■ Records shown:

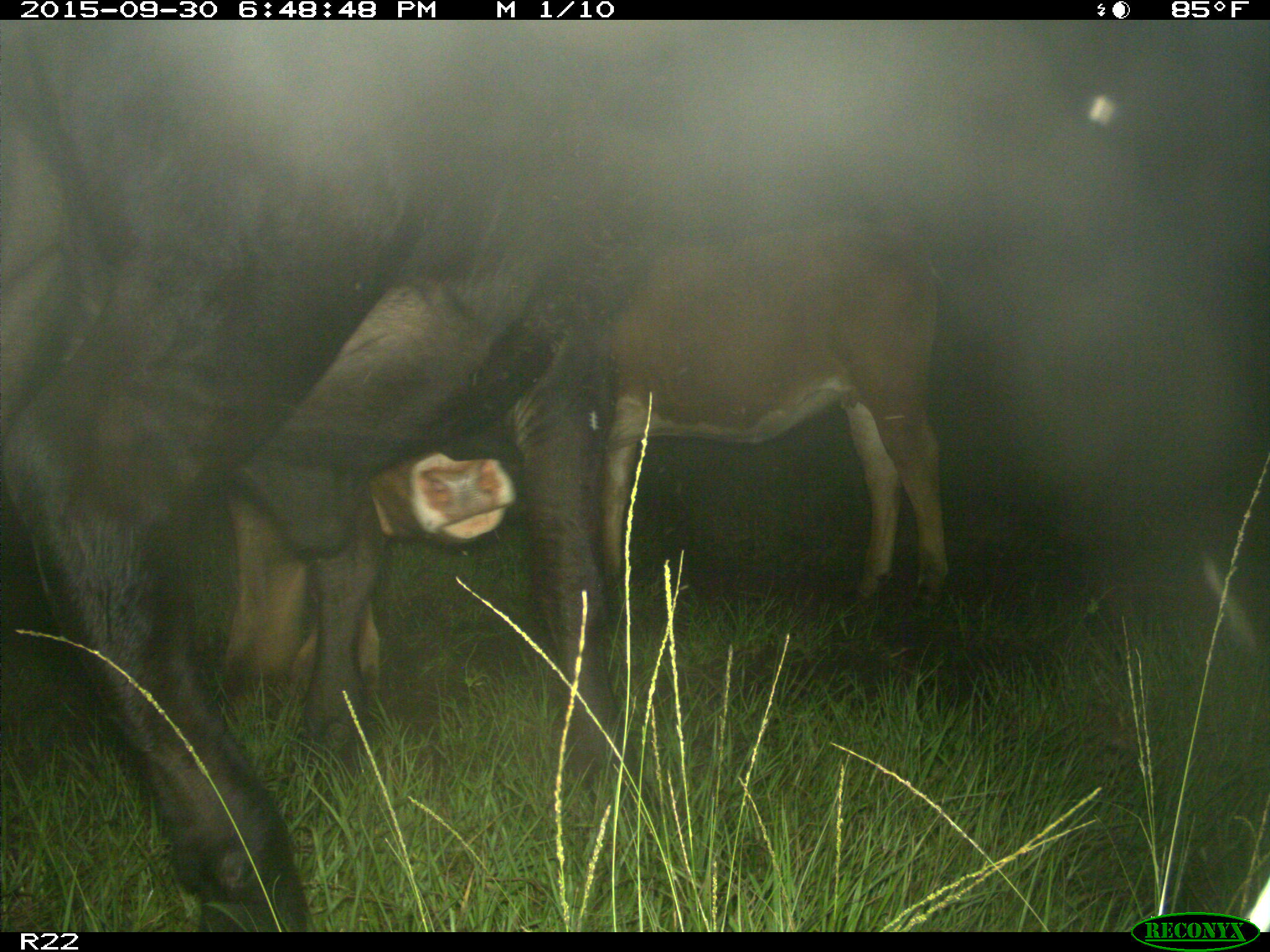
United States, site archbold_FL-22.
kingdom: Animalia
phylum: Chordata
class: Mammalia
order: Artiodactyla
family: Bovidae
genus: Bos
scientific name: Bos taurus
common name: domestic cow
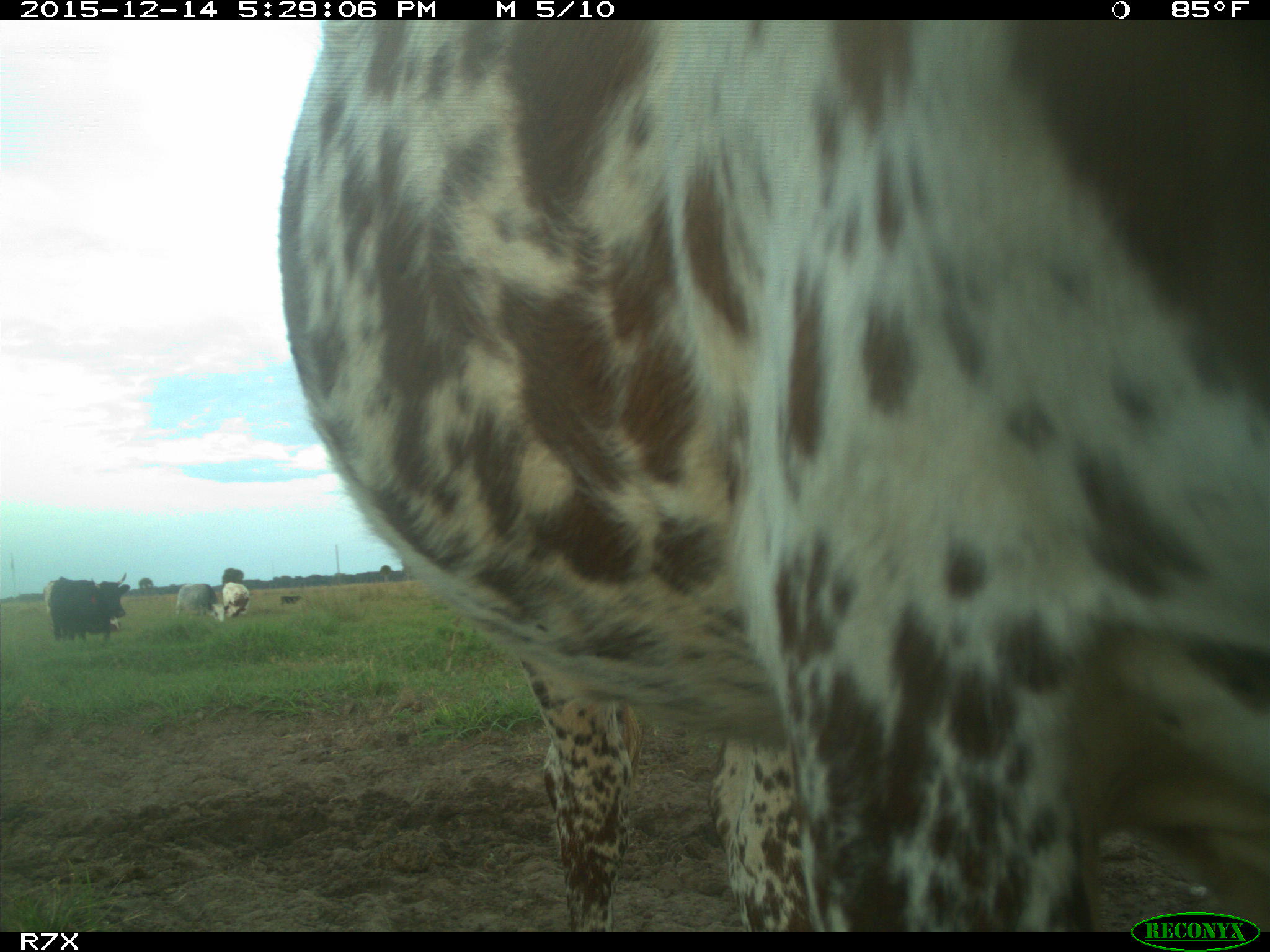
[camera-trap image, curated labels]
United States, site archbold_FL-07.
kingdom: Animalia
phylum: Chordata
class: Mammalia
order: Artiodactyla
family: Bovidae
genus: Bos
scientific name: Bos taurus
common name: domestic cow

■ What you have to do: Give every entry again word for word; no images belong in the copy.

■ Written response:
United States, site archbold_FL-22.
kingdom: Animalia
phylum: Chordata
class: Mammalia
order: Artiodactyla
family: Bovidae
genus: Bos
scientific name: Bos taurus
common name: domestic cow
[camera-trap image, curated labels]
United States, site archbold_FL-07.
kingdom: Animalia
phylum: Chordata
class: Mammalia
order: Artiodactyla
family: Bovidae
genus: Bos
scientific name: Bos taurus
common name: domestic cow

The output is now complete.